- LISTE DES CONSIGNES
A: Citez toutes les villes nommées dans le texte sur l'immobilier neuf.
B: Dans le texte sur l'immobilier neuf, recopiez mot pour mot le passage qui s'ouvre sur les mots contenant « La hausse des » et se termine par « la demande ? ».

- TEXTE À EXAMINER
───

Le manque et le prix du foncier
Entre légitime protection contre l’artificialisation des sols, protection des zones agricoles et naturelles et libération de foncier à bâtir, la France semble ne pas parvenir à trouver une politique cohérente d’aménagement de son territoire. La réhabilitation des friches industrielles reste malheureusement insuffisamment pratiquée. Le foncier est rare et de plus en plus cher !
L’inflation des normes
De la loi ALUR à la future RE2020 qui doit entrer en vigueur le 1er janvier 2022, l’accumulation des normes et obligations pesant sur les promoteurs immobiliers se traduisent inévitablement par une hausse du coût de la construction. Faute de rentabilité, certains projets ne dépassent pas le stade de l’étude préalable.
Bon à savoir : Les surcoûts de construction en 2021
Dans une étude préalable des impacts de la RE2020, le gouvernement évalue les surcoûts de construction entre 3 et 5 % en 2021, 5 et 8 % de 2024 à 2030, et 7,5 et 15 % à compter de 2030. En valeur, ces surcoûts s’établissent à 1,93 Md d’euros par an de 2022 à 2023, 3,54 Mds d’euros de 2023 à 2027 et de 6,04 Mds d’euros à compter de 2030.
L’accès au crédit immobilier
La crise économique générée par la pandémie de Covid-19 a fragilisé de nombreux secteurs, jusque-là épargnés par les incertitudes économiques. Face à l’augmentation du risque, les banques ont, sur recommandation du Haut Conseil de stabilité financière, durci les conditions d’accès au crédit. Cette restriction de l’accès au crédit pèse lourdement sur les primo-accédants, ne disposant généralement pas du niveau d’apport personnel à présent exigé.
La hausse des prix
Ce qui est rare est cher : l’immobilier neuf ne déroge pas à la règle ! L’Île-de-France, mais aussi les grandes villes de province comme Lyon, Nice ou Marseille, connaissent une envolée des prix du mètre carré neuf. À Lille, les prix enregistrent même une hausse record de 7 %. Selon le Laboratoire de l’immobilier, le prix moyen du mètre carré d’un logement neuf en France (hors maisons individuelles) s’établit désormais à 4 650 euros.
Sauver de la pénurie par… la baisse de la demande ?
Affectée par différents facteurs, l’offre de logements neufs peine aujourd’hui à répondre à une demande qui se maintient grâce à un coût de l’argent extrêmement bas. Les investisseurs possédant les garanties suffisantes arrivent en effet à se financer à de très bons taux. On peut néanmoins s’interroger sur la solidité de la demande dans les mois et années à venir si les taux d’emprunt devaient remonter. Si plusieurs banques centrales de par le monde ont déjà relevé leur taux directeur, la BCE ne l’envisage que pour 2023. Au niveau de prix actuel du mètre carré, chaque dixième du taux d’emprunt compte en matière de rentabilité des investissements immobiliers.

───

- Données sources
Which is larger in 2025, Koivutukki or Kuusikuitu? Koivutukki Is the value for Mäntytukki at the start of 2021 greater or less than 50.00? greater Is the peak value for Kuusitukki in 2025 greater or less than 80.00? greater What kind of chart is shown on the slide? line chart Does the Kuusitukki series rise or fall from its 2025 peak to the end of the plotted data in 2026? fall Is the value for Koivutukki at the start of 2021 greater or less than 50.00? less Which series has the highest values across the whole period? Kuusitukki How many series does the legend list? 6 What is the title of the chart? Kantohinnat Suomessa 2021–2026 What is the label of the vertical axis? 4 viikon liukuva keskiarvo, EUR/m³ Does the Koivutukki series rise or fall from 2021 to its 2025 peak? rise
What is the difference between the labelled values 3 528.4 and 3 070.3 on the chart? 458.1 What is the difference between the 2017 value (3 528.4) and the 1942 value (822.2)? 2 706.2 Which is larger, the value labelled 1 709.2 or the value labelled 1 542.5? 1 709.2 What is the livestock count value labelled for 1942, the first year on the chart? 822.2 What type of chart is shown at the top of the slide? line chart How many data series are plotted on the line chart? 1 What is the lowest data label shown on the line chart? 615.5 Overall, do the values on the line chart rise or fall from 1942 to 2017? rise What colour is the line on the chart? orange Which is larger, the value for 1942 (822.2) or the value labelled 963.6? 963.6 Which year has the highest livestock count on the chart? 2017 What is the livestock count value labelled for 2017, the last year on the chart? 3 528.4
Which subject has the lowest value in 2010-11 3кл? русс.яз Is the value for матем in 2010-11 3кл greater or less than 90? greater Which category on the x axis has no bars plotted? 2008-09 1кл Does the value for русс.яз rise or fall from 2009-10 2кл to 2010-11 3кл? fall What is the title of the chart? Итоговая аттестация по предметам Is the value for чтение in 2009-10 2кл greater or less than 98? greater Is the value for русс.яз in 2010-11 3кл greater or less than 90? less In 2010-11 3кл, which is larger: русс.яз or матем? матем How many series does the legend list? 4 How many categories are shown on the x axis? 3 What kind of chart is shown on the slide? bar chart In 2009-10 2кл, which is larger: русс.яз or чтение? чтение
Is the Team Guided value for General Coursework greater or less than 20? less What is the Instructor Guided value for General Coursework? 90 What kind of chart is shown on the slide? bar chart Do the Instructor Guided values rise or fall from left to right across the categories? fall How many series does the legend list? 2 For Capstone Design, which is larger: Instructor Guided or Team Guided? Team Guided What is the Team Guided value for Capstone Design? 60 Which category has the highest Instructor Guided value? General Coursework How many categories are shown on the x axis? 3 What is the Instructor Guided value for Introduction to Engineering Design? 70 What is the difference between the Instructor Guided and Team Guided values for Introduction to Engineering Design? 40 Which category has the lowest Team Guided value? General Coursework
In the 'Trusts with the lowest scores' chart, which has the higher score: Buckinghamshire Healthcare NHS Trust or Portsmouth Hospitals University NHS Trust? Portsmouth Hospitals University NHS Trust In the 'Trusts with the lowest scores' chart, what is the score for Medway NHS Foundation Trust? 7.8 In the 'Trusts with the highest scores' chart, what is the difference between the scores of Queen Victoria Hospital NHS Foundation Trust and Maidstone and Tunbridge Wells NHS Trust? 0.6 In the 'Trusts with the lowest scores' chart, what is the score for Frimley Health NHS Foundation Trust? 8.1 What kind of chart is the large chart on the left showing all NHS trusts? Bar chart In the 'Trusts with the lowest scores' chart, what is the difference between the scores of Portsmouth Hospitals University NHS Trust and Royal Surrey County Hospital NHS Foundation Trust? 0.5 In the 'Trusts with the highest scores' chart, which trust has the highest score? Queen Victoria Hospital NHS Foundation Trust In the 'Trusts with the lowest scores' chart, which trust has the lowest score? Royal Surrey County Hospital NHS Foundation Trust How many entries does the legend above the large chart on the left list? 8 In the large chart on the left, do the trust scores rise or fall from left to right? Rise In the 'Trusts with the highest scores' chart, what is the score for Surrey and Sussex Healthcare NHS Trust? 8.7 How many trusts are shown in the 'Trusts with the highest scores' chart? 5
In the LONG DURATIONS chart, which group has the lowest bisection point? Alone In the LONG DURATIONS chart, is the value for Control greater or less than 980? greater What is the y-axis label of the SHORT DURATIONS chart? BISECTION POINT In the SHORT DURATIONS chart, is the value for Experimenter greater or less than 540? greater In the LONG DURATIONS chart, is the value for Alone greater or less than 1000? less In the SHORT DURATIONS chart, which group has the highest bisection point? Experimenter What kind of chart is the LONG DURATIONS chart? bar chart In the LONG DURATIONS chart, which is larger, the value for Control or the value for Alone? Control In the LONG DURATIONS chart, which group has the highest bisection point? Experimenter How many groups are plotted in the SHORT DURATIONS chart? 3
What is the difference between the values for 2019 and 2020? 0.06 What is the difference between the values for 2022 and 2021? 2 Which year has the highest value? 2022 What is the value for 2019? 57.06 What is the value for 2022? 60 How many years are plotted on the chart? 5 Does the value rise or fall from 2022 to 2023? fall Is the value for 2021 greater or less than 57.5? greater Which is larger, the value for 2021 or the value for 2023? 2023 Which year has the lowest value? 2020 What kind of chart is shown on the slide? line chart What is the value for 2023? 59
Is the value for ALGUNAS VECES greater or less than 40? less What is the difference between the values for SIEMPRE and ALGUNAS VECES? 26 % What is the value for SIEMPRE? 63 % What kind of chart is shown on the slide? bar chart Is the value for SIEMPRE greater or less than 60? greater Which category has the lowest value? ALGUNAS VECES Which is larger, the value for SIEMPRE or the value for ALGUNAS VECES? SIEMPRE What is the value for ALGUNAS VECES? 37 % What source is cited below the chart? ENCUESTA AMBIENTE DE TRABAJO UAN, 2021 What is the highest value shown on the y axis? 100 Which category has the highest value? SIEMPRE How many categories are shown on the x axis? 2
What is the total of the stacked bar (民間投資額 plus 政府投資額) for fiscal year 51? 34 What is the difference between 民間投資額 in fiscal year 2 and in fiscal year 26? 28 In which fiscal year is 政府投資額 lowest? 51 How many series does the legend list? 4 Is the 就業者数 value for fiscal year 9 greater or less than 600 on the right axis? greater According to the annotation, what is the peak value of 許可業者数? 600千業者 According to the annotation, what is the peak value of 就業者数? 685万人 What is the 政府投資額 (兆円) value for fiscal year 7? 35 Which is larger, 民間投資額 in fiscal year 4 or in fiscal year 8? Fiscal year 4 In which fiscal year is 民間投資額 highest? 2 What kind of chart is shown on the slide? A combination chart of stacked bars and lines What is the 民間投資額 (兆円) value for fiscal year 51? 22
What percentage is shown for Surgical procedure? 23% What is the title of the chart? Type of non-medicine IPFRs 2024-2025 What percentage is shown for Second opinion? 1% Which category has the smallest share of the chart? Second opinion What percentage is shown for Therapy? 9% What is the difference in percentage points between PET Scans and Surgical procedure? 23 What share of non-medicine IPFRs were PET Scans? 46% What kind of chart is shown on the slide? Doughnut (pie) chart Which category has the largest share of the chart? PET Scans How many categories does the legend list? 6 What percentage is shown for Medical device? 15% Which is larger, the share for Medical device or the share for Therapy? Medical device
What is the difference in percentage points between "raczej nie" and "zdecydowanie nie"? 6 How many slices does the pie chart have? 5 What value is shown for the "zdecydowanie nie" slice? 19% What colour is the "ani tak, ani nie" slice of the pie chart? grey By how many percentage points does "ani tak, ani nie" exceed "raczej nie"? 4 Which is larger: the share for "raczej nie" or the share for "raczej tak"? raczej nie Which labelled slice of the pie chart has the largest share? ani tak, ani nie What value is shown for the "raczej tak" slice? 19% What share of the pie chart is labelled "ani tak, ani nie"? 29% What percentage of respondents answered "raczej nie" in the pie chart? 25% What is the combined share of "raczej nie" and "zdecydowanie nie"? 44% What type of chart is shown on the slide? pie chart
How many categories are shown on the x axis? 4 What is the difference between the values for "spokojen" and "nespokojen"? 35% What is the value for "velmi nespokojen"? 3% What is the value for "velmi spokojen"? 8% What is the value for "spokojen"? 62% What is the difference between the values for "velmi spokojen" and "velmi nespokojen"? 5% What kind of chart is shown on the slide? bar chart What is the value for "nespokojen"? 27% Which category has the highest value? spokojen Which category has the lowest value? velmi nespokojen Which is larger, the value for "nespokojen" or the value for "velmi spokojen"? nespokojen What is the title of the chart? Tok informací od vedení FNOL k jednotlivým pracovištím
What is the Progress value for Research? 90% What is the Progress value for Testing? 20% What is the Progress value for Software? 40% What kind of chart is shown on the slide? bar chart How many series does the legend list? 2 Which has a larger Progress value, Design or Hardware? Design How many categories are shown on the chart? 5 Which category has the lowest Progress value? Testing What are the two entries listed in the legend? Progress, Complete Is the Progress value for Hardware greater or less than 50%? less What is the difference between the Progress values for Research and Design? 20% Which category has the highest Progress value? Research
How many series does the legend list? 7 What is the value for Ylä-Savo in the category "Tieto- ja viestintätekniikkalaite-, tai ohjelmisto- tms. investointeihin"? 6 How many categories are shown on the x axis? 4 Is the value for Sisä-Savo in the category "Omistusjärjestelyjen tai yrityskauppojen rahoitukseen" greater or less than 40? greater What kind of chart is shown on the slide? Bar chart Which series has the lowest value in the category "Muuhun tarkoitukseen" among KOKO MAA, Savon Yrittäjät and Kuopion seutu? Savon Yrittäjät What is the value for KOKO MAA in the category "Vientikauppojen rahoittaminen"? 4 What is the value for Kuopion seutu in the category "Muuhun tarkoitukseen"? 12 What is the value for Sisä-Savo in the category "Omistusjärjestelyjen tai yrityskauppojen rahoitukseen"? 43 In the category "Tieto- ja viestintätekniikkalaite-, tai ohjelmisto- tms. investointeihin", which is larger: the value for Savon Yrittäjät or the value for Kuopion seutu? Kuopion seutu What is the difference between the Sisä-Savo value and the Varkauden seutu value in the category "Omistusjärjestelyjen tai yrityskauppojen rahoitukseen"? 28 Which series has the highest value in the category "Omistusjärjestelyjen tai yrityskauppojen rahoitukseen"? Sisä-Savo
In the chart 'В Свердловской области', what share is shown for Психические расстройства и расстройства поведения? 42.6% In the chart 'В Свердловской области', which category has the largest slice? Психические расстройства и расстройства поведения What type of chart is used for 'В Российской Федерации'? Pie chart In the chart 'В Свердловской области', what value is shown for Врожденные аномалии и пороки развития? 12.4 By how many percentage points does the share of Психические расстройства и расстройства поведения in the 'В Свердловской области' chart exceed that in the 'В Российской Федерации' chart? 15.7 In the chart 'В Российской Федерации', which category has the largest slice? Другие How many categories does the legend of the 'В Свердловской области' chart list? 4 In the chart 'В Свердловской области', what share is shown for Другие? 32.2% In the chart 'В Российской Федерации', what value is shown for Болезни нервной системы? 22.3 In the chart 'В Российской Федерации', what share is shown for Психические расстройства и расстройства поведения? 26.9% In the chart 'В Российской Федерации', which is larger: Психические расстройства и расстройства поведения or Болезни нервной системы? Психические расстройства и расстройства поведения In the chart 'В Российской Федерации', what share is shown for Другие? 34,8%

───

- RÉPONSES NUMÉROTÉES
A: Lyon, Nice, Marseille, Lille

B:
La hausse des prix
Ce qui est rare est cher : l’immobilier neuf ne déroge pas à la règle ! L’Île-de-France, mais aussi les grandes villes de province comme Lyon, Nice ou Marseille, connaissent une envolée des prix du mètre carré neuf. À Lille, les prix enregistrent même une hausse record de 7 %. Selon le Laboratoire de l’immobilier, le prix moyen du mètre carré d’un logement neuf en France (hors maisons individuelles) s’établit désormais à 4 650 euros.
Sauver de la pénurie par… la baisse de la demande ?